The clinical result is real. The access reality is narrow. Casgevy's list price is 2.2 million dollars per treatment course; Lyfgenia's is 3.1 million. The 2023 Institute for Clinical and Economic Review Final Evidence Report set a cost-effectiveness range of 1.35 to 2.05 million dollars per course (ICER, Gene Therapies for Sickle Cell Disease, 2023). Beyond price, the therapy itself requires a bone-marrow harvest, weeks of inpatient myeloablative chemotherapy, and a credentialed authorized treatment center capable of performing autologous hematopoietic stem cell transplant. Only a fraction of the 100,000 Americans with sickle cell disease currently lives within practical travel distance of such a center. Every active CRISPR sickle cell trial in the US ClinicalTrials.gov registry is still ex-vivo, meaning cells are edited outside the body, and no in-vivo approach that would avoid the chemotherapy step is yet in human trials for this disease.
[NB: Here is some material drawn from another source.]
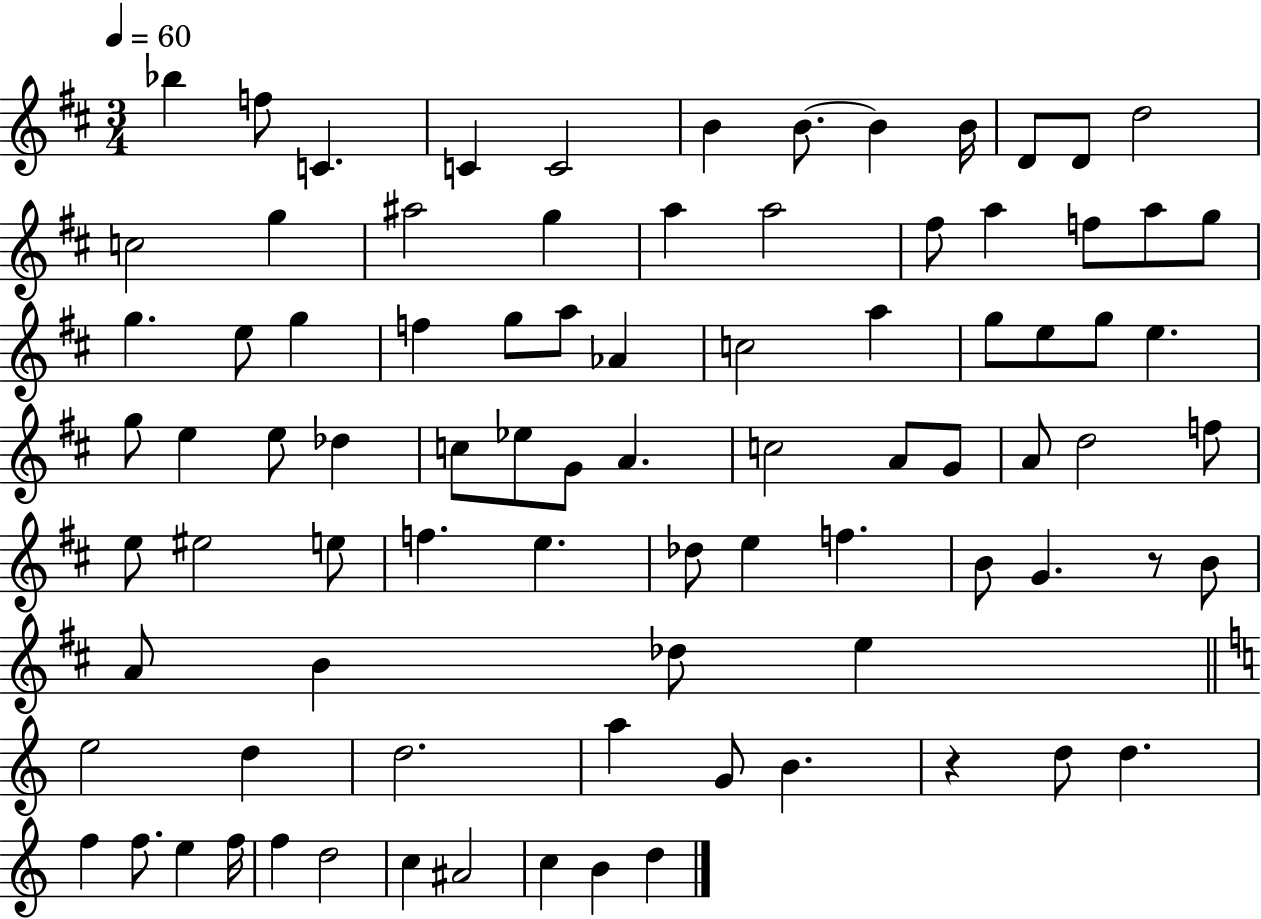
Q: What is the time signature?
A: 3/4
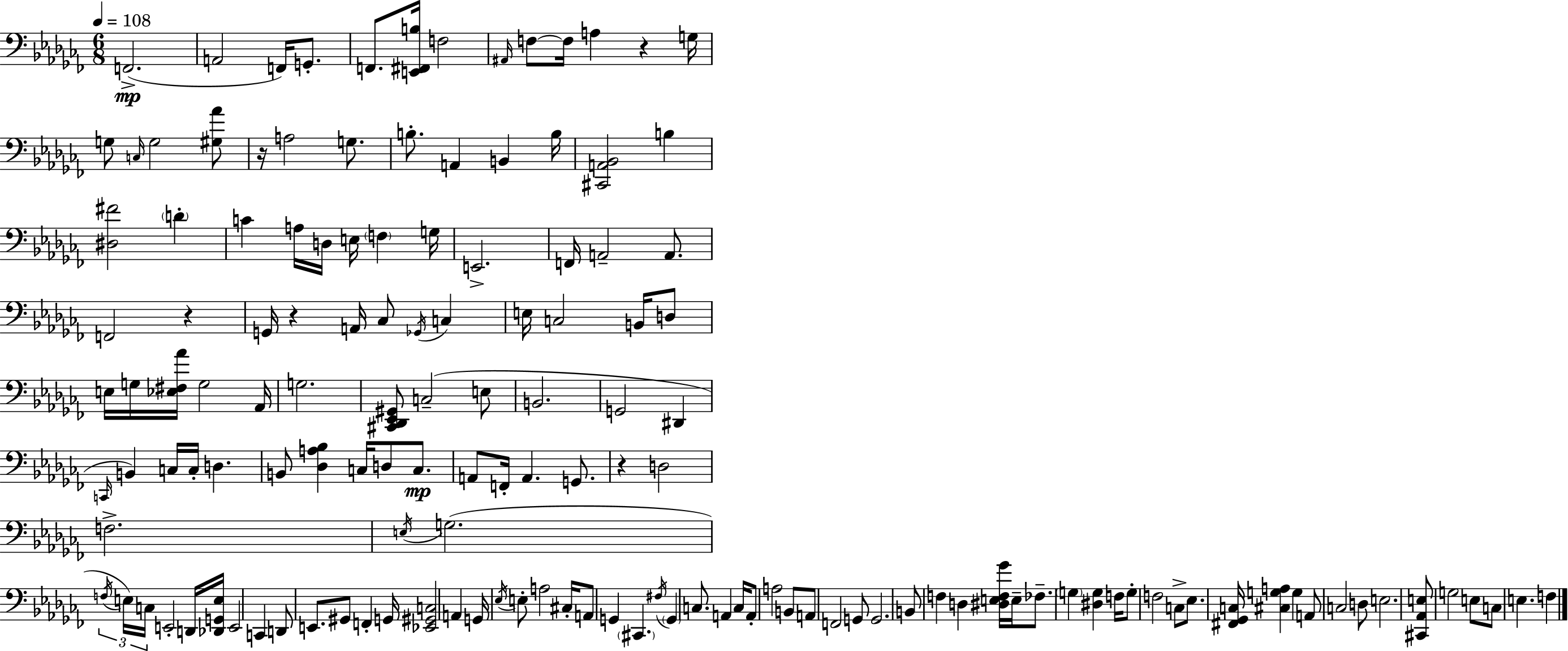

Take these questions to your child's next appointment. Write the answers down. Bring the paper back. First: Is my child on hydroxyurea, and if not, why not? Second: What is our written fever plan, and what is the phone number I call at 2 a.m.? Third: What is our individualized pain plan, and is it on file at our nearest ER? Fourth: Are we near an authorized treatment center that offers Casgevy or Lyfgenia, and what are the age, severity, and insurance criteria to be considered later? To find a pediatric hematologist who specializes in sickle cell disease, search the Sickle Cell Disease Association of America member organization directory, or ask your child's pediatrician for the nearest sickle cell center of excellence.